Copy the data word for word, keeping every line.

(Stored items from a collection)
- - - - -

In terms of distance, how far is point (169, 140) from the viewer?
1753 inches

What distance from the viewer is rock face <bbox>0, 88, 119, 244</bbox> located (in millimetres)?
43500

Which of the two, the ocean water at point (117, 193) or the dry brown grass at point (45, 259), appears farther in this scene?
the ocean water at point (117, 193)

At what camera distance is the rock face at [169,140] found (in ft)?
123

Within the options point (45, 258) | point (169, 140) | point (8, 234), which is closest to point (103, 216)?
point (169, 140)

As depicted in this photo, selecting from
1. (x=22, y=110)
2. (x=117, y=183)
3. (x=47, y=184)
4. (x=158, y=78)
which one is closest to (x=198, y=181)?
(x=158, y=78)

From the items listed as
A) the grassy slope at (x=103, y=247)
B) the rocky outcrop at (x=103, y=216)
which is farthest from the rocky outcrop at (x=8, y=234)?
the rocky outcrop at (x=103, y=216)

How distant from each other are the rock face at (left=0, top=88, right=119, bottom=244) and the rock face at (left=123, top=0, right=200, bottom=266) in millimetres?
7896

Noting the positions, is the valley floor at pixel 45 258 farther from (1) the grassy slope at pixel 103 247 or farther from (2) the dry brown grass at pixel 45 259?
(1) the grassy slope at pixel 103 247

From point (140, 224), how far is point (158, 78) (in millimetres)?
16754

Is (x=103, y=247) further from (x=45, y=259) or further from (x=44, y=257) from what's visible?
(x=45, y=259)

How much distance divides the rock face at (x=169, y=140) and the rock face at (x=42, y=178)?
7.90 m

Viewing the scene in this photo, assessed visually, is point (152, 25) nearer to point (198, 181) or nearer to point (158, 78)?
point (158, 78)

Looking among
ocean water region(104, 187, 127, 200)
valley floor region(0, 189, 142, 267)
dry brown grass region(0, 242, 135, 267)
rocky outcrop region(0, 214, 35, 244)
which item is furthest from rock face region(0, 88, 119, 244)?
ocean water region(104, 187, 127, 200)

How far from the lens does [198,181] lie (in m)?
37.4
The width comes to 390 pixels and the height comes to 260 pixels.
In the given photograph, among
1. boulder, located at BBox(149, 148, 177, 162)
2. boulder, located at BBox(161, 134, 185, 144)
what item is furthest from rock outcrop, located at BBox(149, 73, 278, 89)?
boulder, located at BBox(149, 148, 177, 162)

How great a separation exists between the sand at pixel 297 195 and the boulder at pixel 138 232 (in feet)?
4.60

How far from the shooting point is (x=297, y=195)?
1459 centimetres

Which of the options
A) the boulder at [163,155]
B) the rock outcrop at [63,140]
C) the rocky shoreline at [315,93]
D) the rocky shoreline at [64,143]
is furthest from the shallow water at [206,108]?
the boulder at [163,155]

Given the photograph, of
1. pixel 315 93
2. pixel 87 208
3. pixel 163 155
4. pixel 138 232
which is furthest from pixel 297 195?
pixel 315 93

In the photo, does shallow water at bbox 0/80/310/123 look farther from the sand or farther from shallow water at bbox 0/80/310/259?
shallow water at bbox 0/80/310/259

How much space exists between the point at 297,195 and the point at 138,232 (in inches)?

- - - - -

TASK RESPONSE>
In terms of distance, how far is point (169, 140) from the viewer?
1753 inches

What distance from the viewer is rock face <bbox>0, 88, 119, 244</bbox> located (in millimetres)?
43500

Which of the two, the ocean water at point (117, 193) or the dry brown grass at point (45, 259), appears farther in this scene?
the ocean water at point (117, 193)

At what camera distance is the rock face at [169,140] found (in ft)?
123

Within the options point (45, 258) | point (169, 140) | point (8, 234), which is closest to point (103, 216)?
point (169, 140)

As depicted in this photo, selecting from
1. (x=22, y=110)
2. (x=117, y=183)
3. (x=47, y=184)
4. (x=158, y=78)
which one is closest to (x=198, y=181)?
(x=158, y=78)

From the items listed as
A) the grassy slope at (x=103, y=247)
B) the rocky outcrop at (x=103, y=216)
which is farthest from the rocky outcrop at (x=8, y=234)?
the rocky outcrop at (x=103, y=216)

How distant from each other are the rock face at (left=0, top=88, right=119, bottom=244) and the rock face at (left=123, top=0, right=200, bottom=266) in millimetres?
7896

Noting the positions, is the valley floor at pixel 45 258 farther from (1) the grassy slope at pixel 103 247 or farther from (2) the dry brown grass at pixel 45 259?
(1) the grassy slope at pixel 103 247

From point (140, 224), how far is point (158, 78) (in millimetres)?
16754

Is (x=103, y=247) further from (x=45, y=259) or further from (x=44, y=257) from what's visible?
(x=45, y=259)

How much distance divides the rock face at (x=169, y=140) and the rock face at (x=42, y=178)?
7.90 m

Viewing the scene in this photo, assessed visually, is point (152, 25) nearer to point (198, 181) or nearer to point (158, 78)?
point (158, 78)

Looking among
ocean water region(104, 187, 127, 200)
valley floor region(0, 189, 142, 267)
dry brown grass region(0, 242, 135, 267)
rocky outcrop region(0, 214, 35, 244)
which item is furthest from rock face region(0, 88, 119, 244)?
ocean water region(104, 187, 127, 200)

How far from the lens does [198,181] lie (in m)?
37.4
The width comes to 390 pixels and the height comes to 260 pixels.
In the given photograph, among
1. boulder, located at BBox(149, 148, 177, 162)
2. boulder, located at BBox(161, 134, 185, 144)
what item is furthest from rock outcrop, located at BBox(149, 73, 278, 89)?
boulder, located at BBox(149, 148, 177, 162)

How great a separation exists between the sand at pixel 297 195 and the boulder at pixel 138 232 (in feet)?
4.60

How far from the shooting point is (x=297, y=195)?
1459 centimetres

Which of the options
A) the boulder at [163,155]
B) the rock outcrop at [63,140]
C) the rocky shoreline at [315,93]
D) the rocky shoreline at [64,143]
is furthest from the shallow water at [206,108]?
the boulder at [163,155]

Given the photograph, of
1. pixel 315 93
2. pixel 87 208
3. pixel 163 155
4. pixel 138 232
which is furthest from pixel 297 195?
pixel 315 93

In the photo, does shallow water at bbox 0/80/310/123 look farther from the sand or farther from shallow water at bbox 0/80/310/259?
shallow water at bbox 0/80/310/259

How much space exists between the point at 297,195 and the point at 138,232 (in inches)?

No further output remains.